» What is being asked
A single number is required: how many lines in the entries hold the word "this".
+ + +
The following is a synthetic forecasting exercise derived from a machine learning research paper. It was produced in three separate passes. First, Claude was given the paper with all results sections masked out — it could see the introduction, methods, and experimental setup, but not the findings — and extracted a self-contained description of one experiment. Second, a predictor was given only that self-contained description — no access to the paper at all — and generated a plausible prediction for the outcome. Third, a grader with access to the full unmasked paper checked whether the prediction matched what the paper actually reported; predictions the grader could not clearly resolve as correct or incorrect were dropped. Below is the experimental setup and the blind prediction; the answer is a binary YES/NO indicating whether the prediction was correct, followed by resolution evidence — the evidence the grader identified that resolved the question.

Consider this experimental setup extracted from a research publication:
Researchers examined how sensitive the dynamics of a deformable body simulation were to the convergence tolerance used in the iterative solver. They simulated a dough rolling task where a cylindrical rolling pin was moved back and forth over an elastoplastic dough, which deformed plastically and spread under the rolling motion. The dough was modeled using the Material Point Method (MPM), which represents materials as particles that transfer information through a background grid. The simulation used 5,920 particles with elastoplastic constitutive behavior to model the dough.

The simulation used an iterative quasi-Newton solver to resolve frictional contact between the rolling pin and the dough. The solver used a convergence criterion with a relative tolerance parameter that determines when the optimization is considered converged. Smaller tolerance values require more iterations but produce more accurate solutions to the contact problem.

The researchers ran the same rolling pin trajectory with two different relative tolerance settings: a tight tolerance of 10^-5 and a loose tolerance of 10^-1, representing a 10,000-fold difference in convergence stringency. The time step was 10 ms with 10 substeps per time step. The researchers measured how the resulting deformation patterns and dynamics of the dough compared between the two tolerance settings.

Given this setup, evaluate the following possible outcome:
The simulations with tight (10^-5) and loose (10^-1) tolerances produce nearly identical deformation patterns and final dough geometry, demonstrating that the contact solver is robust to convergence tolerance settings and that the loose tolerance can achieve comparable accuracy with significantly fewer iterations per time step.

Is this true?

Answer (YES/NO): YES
+ + +
» Task response
3